Plants have a distinct set of tissues suited to their lifestyle.

3.1 Xylem Tissue

Xylem transports water and mineral ions from roots to shoots. Mature xylem vessels consist of dead, hollow cells with their end walls broken down, forming continuous tubes. The walls are reinforced with lignin — a strong, waterproof polymer — deposited in rings, spirals or nets that resist collapse under the tension of water being drawn upward. Xylem also provides structural support to the plant.

Cell types in xylem:

• Xylem vessels (the main conducting cells)
• Tracheids (present in all vascular plants)
• Fibres (providing extra support)
• Parenchyma (storage)

3.2 Phloem Tissue

Phloem transports sugars (mainly sucrose) from sources (e.g. leaves) to sinks (e.g. fruits, roots, growing shoots) — a process called translocation. Unlike xylem, phloem cells are living.

Cell types:

• Sieve tube elements — the main conducting cells; elongated, with perforated end walls called sieve plates.
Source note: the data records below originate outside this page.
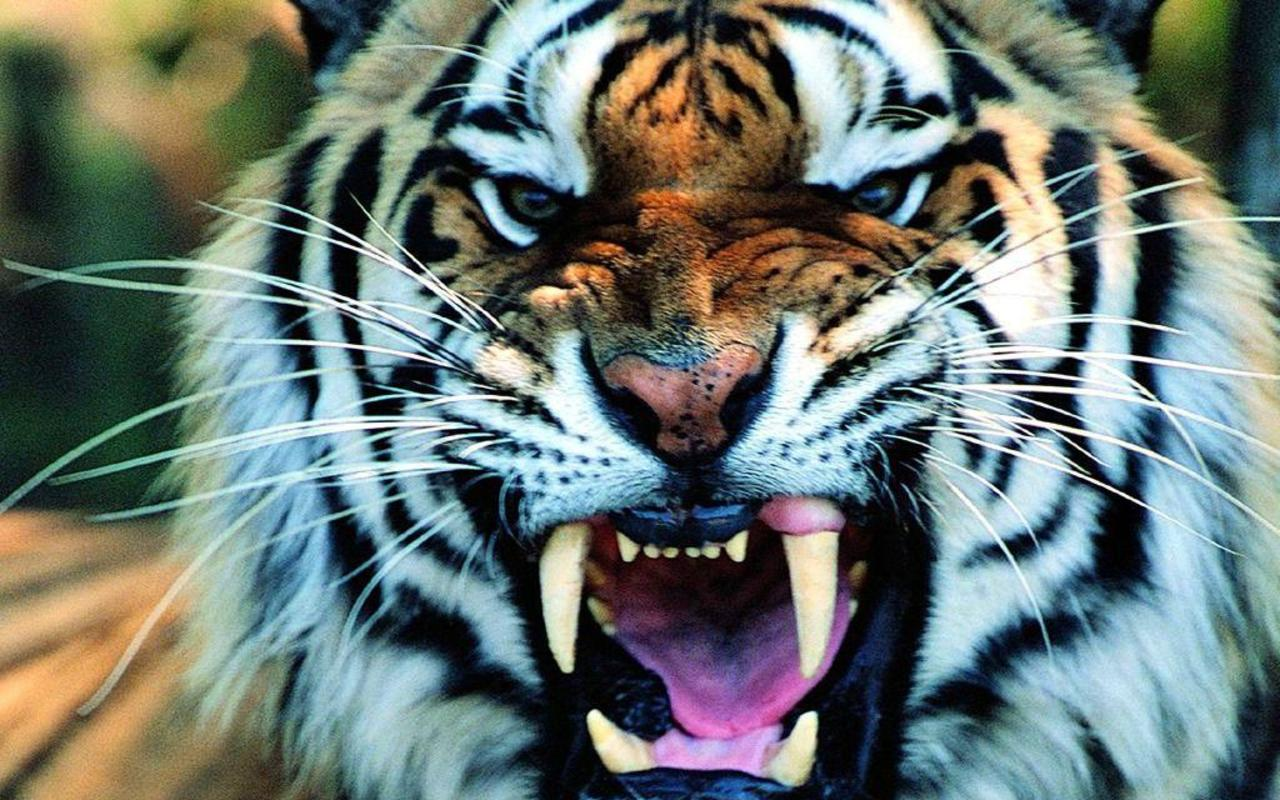 Tiger Wide Wallpapers #13411 Wallpaper | Cariwall.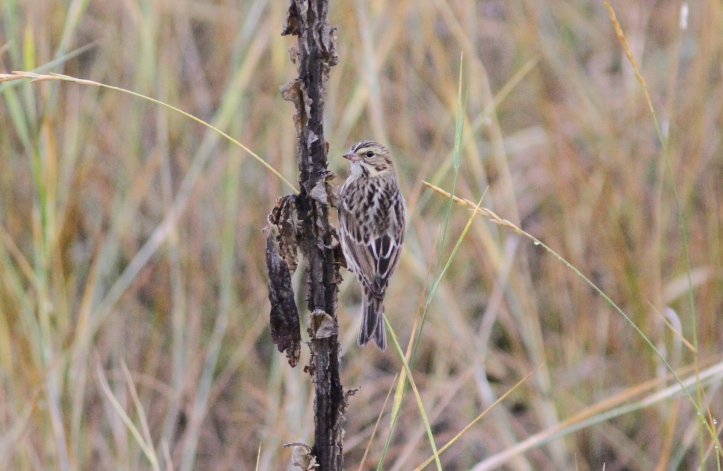 Savannah Sparrow fggfgf3.JPG
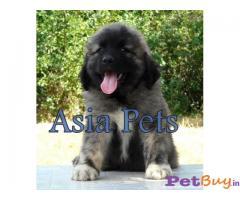 CAUCASIAN SHEPHERD DOG PUPPIES PRICE IN INDIA |2|
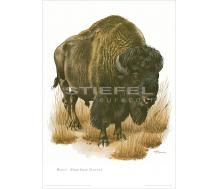 Natur Kunstdruck Bison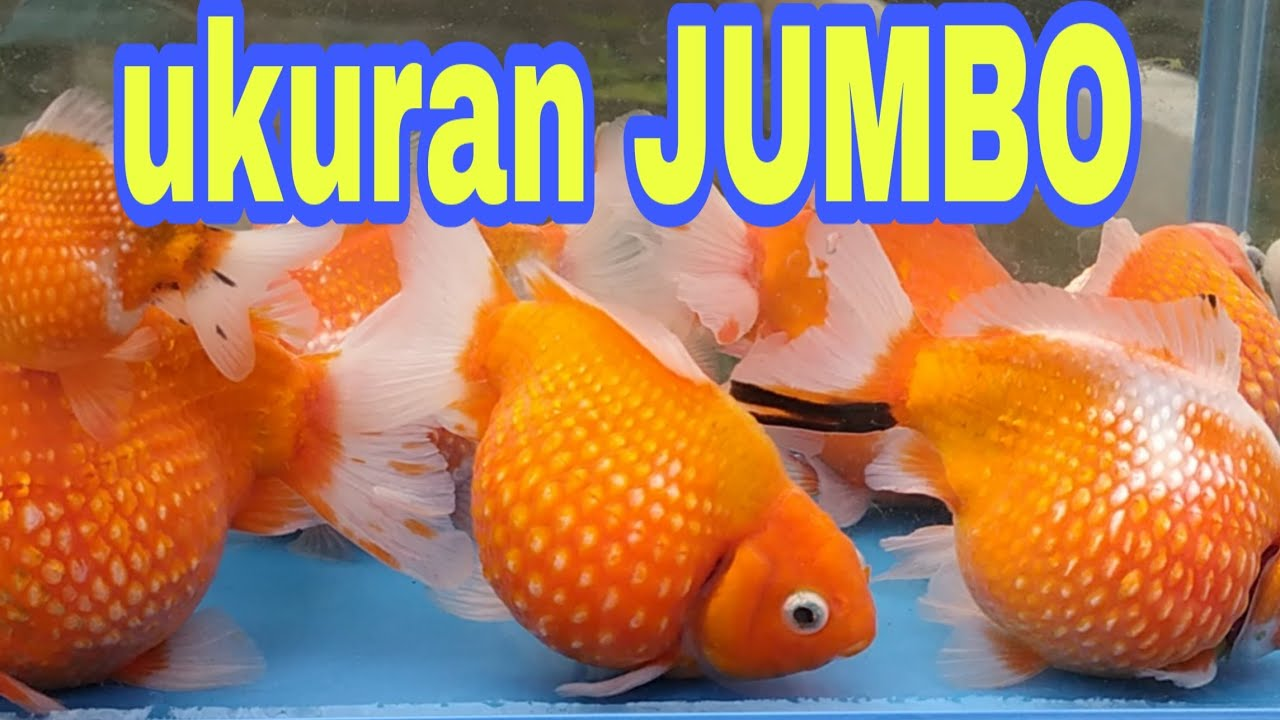 Ikan Mas Koki Mutiara Ukuran Jumbo Youtube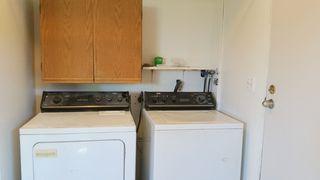Photo 15: 20494 Deniza Ave in Maple Ridge: House for sale : MLS®#  V1084847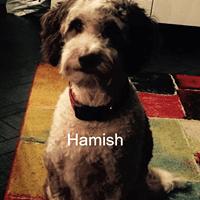 Hamish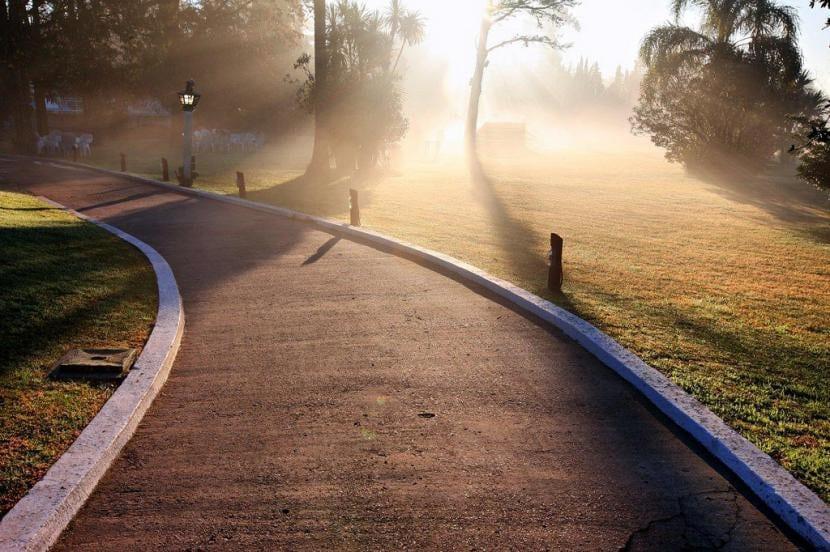 Neblina en el camino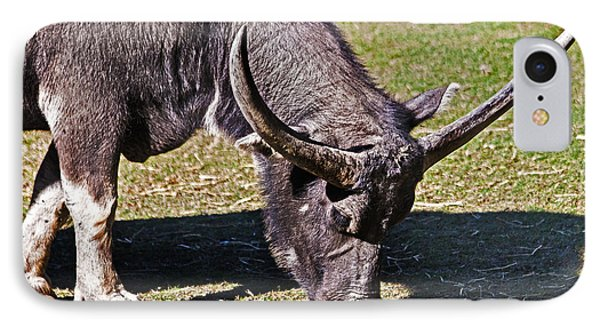 Asian Water Buffalo  IPhone Case by Miroslava Jurcik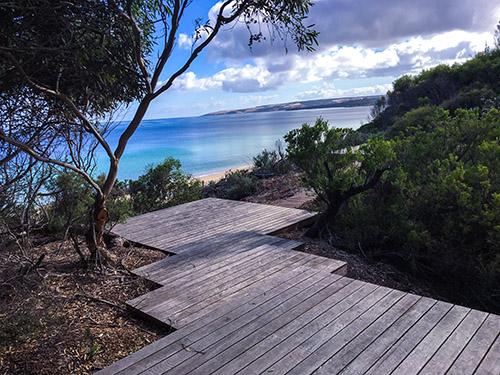 One Kangaroo Island image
They are unusual in that they lack a nucleus and most organelles at maturity.
• Companion cells — closely associated with sieve tube elements, they retain their nuclei and control the metabolism of the sieve tubes via connecting plasmodesmata. Companion cells have many mitochondria to supply ATP for loading sucrose.

3.3 Epidermis

The epidermis is a single layer of cells covering the surface of young plants. Functions include protection, gas exchange (via stomata), water regulation (via the waxy cuticle) and sensing. Specialised epidermal cells include guard cells and root hair cells.

3.4 Meristematic Tissue

Meristems contain undifferentiated cells that continue to divide throughout the plant's life, generating new tissue (see Lesson 11 — stem cells).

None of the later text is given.